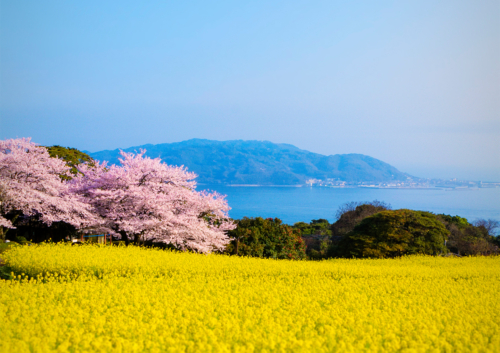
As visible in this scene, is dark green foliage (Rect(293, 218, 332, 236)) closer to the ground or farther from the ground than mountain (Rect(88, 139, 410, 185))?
closer to the ground

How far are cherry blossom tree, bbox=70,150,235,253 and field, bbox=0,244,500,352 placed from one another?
18.6 ft

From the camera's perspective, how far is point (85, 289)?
730 centimetres

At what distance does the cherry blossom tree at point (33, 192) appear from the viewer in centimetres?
1492

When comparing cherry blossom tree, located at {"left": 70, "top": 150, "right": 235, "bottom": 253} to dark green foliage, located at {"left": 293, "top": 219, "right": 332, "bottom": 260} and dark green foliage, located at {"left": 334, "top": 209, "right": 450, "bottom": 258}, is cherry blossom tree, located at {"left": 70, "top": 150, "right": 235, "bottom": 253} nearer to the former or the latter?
dark green foliage, located at {"left": 293, "top": 219, "right": 332, "bottom": 260}

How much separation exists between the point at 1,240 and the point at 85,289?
10920 millimetres

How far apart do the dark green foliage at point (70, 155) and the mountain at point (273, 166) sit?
10235cm

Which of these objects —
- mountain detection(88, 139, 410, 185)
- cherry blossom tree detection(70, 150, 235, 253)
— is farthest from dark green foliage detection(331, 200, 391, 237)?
mountain detection(88, 139, 410, 185)

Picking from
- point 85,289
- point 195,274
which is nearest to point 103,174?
point 195,274

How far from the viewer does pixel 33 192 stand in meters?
15.0

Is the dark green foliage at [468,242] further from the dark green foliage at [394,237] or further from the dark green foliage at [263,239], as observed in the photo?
the dark green foliage at [263,239]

| Task |
Rewrite all the items above with every "cherry blossom tree" changed to "flowering tree", keeping everything else the same. Leave the pictures out of your answer.

| Reply to the exercise |
As visible in this scene, is dark green foliage (Rect(293, 218, 332, 236)) closer to the ground or farther from the ground than mountain (Rect(88, 139, 410, 185))?
closer to the ground

How far are flowering tree, bbox=70,150,235,253 and field, bbox=0,244,500,352 placed from one another?
18.6 ft

From the camera's perspective, how far is point (85, 289)?
730 centimetres

At what distance does the flowering tree at point (33, 192) appear from the viewer in centimetres?
1492

When comparing flowering tree, located at {"left": 70, "top": 150, "right": 235, "bottom": 253} to dark green foliage, located at {"left": 293, "top": 219, "right": 332, "bottom": 260} and dark green foliage, located at {"left": 334, "top": 209, "right": 450, "bottom": 258}, is flowering tree, located at {"left": 70, "top": 150, "right": 235, "bottom": 253} nearer to the former or the latter?
dark green foliage, located at {"left": 293, "top": 219, "right": 332, "bottom": 260}

How much separation exists between the point at 1,240 and the point at 85,289?
10920 millimetres

How far apart do the dark green foliage at point (70, 155) and the mountain at point (273, 166) sit?
10235cm

Which of these objects —
- mountain detection(88, 139, 410, 185)
- flowering tree detection(70, 150, 235, 253)
— is farthest from dark green foliage detection(331, 200, 391, 237)?
mountain detection(88, 139, 410, 185)

Picking from
- point 85,289
- point 195,274
which is nearest to point 103,174?
point 195,274

How far from the viewer does pixel 33 192 stand in meters?
15.0

Is the dark green foliage at [468,242] further from the dark green foliage at [394,237] or further from the dark green foliage at [263,239], as observed in the photo?
the dark green foliage at [263,239]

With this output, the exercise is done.